My real disappointment stemmed from its predictability. Let’s admit it: the book was formulaic to the extreme. I love to grumble against writers who go by some meticulous tick method, through which they attempt to set themselves apart. Was this a deliberate satire of postmodern writing? It ticked all the boxes, almost to the extent where it was parodying itself – unreliable narrator? Tick. Haphazhard structure and narration? Tick (I have to say, though, that the frequent deviations in perspective and form were far from jarring; I found it quite entertaining actually). Existentialist romp? Tick. Ambiguous conclusion? Tick.
What’s more is that the language was contrived and it did feel laboured. I wholeheartedly agree with all the existing criticisms out there. The mind didn’t have a moment’s rest. Every line of the novel had to contain some witty repartee in which Toltz strove to prove how clever he could be with his similes. There were some eloquent things in there that I did genuinely like:
Her mask was a weave of tattered shreds torn from all the beautiful parts of herself
But one would expect that from a book that had been nominated for the Man Booker prize. And if, in a book of that size and scale, Toltz could not manage to spew out at least one decent sentence, I would have cringed. Yet some of them were just awful; overdone and hard to comprehend. I mean what is this?
The interior of the Sydney casino looks as if Vegas had an illegitimate child with Liberaces’ underpants, and that child fell down a staircase and hit its head on the edge of a spade.
How can you possibly understand the writer’s vision when the narration is cluttered and completely obstructed with silly imagery like that?
The one time I got excited whilst reading the book was around page 578 (the last quarter or so), when the Deans escaped to Thailand. I felt for sure some light would be shed onto The Face, or at least on Astrid. I don’t like to digress, but that’s another thing – the face. I don’t think I truly understood the face. Can somebody very kindly explain what Toltz was trying to get at?

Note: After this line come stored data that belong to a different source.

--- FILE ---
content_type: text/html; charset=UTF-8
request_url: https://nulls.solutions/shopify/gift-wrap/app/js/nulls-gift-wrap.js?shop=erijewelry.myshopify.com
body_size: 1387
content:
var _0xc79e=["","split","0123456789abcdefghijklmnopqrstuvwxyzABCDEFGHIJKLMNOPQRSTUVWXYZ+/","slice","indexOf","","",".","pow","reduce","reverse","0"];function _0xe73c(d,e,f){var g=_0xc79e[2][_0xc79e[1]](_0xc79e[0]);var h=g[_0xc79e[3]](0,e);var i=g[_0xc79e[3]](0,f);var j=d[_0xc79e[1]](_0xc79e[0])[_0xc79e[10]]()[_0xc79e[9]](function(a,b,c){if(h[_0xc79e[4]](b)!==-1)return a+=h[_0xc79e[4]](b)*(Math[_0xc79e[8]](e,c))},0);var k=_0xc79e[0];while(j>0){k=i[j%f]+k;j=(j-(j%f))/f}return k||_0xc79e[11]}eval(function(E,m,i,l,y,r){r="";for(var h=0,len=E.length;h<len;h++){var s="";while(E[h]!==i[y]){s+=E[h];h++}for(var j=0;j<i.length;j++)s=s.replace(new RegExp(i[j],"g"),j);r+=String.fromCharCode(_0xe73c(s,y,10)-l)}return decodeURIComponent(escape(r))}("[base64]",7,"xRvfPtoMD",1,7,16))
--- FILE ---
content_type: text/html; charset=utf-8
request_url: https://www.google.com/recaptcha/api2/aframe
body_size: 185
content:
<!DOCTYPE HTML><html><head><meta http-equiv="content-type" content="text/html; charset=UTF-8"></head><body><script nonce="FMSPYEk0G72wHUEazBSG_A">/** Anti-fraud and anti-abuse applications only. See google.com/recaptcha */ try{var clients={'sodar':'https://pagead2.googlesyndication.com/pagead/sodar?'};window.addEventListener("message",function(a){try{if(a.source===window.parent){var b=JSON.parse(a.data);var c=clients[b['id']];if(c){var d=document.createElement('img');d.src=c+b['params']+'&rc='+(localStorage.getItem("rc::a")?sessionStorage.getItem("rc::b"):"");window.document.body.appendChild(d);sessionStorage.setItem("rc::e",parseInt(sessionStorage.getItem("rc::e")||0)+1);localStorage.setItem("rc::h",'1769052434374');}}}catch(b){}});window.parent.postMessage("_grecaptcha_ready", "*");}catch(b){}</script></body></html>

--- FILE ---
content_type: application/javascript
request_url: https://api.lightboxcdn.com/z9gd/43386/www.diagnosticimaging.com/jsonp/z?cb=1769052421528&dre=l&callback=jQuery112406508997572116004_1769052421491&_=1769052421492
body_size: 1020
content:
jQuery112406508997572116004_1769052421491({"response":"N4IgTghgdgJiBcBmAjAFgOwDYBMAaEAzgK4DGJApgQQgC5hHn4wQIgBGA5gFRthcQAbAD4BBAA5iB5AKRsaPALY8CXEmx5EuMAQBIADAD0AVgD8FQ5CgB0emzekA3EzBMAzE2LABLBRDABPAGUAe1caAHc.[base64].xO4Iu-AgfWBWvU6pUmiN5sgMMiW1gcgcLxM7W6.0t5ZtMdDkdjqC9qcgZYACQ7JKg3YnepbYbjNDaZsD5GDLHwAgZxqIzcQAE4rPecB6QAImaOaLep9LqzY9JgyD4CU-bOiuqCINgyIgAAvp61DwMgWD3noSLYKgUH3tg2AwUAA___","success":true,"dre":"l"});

Oh, and then when Terry – need I put a spoiler alert? I find that they don’t affect me in the least; not when specific details are being discussed, because it’s hard to remember those things when you haven’t actually read the book. Well, anyway, for those who have read it, in that section of the book, I had an inkling that would happen, but I was still surprised when it did. That was the one time I got excited. The rest, I sped by in an attitude of total indfference.
I probably missed the deeper meaning.
To sum it all up, the major disappointment was that it didn’t meet my expectations. Clearly not a valid criticism. Secondly, though, for a book of its size, it failed to dazzle. The humour fell flat after the first hundred pages or so. And when every second sentence contains humour that falls flat, it isn’t easy to plough through a book. I suppose this is a criticism I throw at most contemporary writers, but A Fraction of the Whole just wasn’t as seamless as it could have been. Final verdict? An impressive book; hard to swallow at times (for all the wrong reasons), but a great page turner nonetheless. Worthy of the Man Booker prize? I don’t think so.
» This was my Alive book for the 9 Books for 2009 project. For this particular category, we were required to read a book by either a dead person, or an author whose work had been nominated for a literary award. I’m “cheating” because I have two Alive or Not books. My Dead book is Thackeray’s Vanity Fair.